▶ TO DO
Count how many lines in the dataset entries below contain the word "wall". Reply with the number alone.

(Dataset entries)
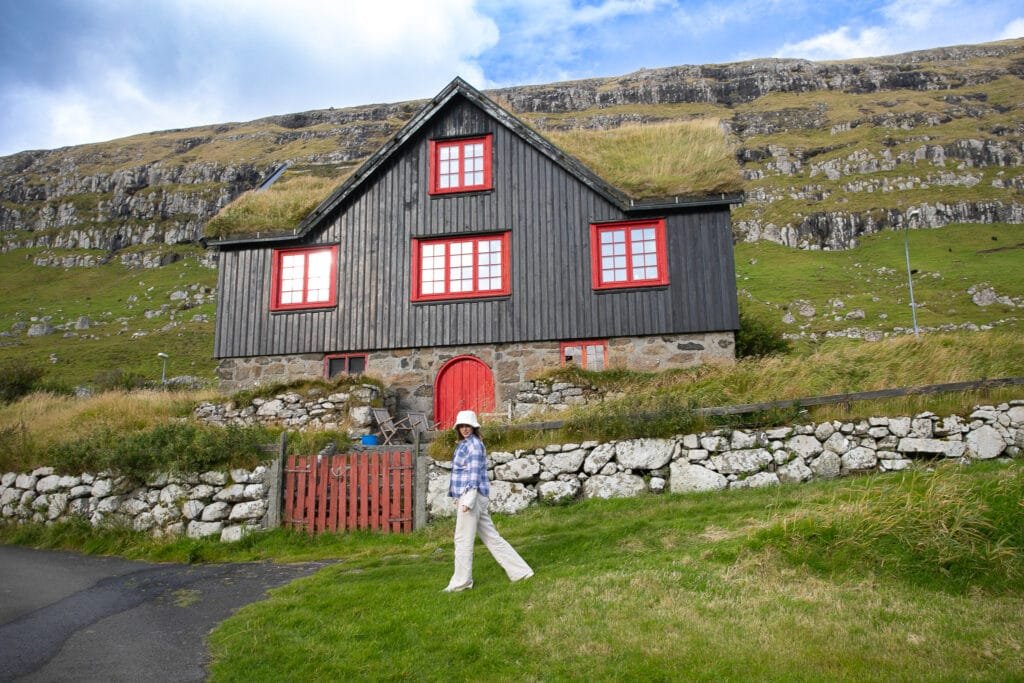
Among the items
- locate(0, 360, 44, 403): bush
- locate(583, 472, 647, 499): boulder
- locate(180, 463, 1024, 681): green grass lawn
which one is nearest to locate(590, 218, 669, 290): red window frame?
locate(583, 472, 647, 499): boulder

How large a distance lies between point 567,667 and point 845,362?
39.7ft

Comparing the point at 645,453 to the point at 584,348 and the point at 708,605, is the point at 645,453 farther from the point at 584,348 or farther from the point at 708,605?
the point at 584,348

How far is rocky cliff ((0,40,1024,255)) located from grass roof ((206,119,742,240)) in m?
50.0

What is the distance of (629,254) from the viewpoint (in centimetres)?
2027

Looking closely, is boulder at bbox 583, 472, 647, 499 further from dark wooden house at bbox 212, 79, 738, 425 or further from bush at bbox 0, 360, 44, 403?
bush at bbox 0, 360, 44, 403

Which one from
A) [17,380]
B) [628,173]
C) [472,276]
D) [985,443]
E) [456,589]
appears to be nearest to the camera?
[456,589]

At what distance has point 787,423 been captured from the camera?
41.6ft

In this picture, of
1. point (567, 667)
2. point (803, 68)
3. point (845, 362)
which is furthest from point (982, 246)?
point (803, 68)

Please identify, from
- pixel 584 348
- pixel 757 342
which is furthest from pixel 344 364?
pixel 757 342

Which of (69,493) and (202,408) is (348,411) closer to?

...

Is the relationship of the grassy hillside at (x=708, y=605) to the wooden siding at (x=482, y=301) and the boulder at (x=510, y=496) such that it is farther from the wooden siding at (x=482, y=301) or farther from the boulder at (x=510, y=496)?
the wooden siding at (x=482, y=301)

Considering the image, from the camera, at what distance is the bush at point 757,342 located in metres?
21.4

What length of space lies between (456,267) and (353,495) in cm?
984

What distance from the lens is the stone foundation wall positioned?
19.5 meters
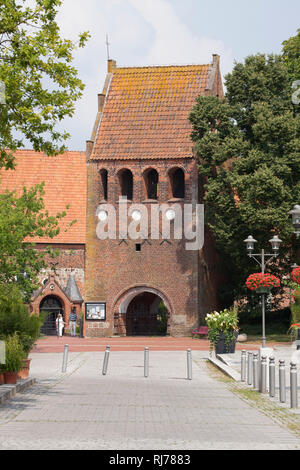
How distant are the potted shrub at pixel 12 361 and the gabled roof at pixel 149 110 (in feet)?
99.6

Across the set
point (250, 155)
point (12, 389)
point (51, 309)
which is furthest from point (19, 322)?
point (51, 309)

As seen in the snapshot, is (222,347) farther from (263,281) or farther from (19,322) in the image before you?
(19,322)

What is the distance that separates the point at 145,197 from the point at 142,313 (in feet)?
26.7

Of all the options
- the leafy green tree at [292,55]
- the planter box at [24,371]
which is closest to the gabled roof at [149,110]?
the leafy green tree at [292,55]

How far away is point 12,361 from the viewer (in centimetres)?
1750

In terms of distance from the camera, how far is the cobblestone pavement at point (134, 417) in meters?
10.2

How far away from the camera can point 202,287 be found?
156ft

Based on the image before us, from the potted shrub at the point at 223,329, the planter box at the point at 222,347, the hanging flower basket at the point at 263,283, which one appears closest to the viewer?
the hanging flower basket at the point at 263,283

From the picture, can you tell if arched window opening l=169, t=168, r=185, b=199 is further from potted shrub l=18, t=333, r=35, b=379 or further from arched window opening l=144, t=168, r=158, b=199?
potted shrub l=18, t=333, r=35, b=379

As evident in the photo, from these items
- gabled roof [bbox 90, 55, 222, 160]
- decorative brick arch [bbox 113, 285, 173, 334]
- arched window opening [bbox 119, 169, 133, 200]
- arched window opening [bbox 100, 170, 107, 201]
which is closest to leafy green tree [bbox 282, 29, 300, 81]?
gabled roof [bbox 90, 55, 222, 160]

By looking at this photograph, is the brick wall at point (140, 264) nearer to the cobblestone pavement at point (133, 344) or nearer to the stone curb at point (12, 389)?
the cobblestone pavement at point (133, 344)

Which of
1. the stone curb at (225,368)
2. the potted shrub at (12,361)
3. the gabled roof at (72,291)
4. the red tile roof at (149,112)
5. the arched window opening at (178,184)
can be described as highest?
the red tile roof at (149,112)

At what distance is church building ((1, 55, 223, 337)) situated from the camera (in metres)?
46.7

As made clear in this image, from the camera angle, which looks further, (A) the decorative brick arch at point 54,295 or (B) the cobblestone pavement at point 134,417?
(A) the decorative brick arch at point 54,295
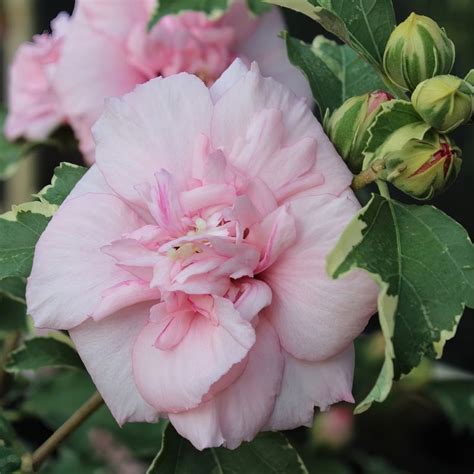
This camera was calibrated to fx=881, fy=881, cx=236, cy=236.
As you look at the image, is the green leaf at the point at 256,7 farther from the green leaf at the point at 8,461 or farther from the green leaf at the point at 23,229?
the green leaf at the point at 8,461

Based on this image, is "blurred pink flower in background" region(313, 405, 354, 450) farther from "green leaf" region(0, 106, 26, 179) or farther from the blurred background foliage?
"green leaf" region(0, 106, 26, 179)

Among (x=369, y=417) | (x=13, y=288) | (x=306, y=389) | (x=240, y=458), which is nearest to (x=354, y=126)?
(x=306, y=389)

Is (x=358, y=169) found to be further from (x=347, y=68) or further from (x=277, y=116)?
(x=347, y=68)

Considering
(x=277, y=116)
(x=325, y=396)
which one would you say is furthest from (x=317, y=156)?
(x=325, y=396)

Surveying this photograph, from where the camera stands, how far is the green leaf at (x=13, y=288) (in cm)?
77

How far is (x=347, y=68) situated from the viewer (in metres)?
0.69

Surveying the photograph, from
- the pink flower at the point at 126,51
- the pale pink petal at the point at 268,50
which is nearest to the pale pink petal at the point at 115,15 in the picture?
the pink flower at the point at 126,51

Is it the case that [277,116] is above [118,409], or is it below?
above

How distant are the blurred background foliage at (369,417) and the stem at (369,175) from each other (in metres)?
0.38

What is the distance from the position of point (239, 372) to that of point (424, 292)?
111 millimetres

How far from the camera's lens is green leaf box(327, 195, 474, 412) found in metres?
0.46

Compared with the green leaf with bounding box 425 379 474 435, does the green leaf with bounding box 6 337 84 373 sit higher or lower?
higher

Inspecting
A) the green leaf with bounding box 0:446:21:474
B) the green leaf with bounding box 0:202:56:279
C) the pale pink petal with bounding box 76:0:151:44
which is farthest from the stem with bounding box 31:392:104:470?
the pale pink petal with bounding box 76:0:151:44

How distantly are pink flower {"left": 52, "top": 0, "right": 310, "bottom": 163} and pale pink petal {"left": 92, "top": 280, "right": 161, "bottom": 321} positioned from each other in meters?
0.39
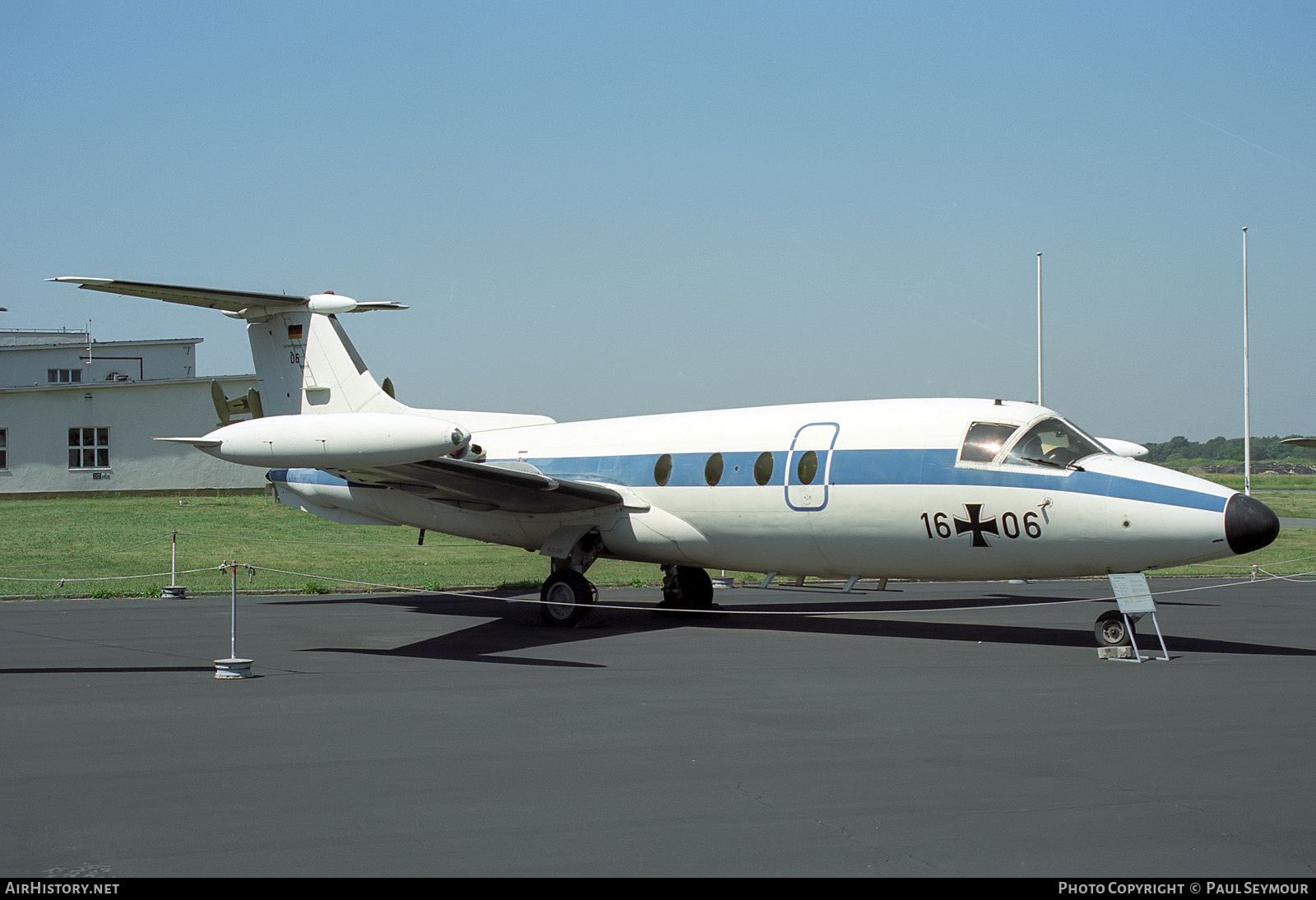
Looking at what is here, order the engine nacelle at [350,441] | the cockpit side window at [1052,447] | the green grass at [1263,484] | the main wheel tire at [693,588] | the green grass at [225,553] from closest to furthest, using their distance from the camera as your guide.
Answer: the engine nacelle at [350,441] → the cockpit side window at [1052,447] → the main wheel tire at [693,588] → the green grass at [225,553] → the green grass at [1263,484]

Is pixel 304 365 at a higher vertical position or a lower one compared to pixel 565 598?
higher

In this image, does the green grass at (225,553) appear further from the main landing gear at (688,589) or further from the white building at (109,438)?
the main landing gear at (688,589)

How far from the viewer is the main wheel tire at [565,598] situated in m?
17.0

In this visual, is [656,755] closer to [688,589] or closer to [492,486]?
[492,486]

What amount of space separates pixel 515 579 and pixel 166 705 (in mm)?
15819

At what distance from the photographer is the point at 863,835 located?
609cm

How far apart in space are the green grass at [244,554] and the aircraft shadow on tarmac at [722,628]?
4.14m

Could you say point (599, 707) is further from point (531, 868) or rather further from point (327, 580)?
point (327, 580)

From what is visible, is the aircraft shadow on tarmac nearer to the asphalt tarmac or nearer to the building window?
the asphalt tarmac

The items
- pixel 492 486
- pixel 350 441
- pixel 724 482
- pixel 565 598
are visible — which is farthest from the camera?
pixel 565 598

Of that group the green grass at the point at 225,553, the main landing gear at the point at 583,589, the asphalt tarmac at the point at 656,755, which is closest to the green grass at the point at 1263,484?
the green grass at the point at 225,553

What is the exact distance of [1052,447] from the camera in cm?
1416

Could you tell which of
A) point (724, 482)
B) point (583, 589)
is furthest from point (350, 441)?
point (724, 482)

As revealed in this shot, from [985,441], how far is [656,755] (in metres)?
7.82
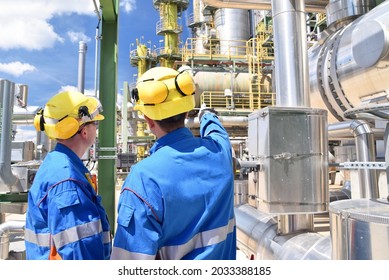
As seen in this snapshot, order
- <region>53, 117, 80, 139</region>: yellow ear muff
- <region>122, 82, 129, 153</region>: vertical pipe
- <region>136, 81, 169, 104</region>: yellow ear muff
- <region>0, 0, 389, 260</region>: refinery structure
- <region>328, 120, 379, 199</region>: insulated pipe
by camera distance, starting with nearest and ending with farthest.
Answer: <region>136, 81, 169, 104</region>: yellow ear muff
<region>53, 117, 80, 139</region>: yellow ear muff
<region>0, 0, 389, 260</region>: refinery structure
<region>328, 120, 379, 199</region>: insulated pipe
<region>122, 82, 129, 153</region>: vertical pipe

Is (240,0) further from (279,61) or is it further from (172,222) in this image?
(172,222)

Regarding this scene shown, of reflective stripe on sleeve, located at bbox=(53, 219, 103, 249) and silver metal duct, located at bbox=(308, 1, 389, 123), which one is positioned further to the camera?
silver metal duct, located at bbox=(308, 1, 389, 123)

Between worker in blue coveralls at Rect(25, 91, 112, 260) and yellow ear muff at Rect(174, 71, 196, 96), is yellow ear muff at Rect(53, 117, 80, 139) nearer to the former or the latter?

▶ WRITTEN RESPONSE
2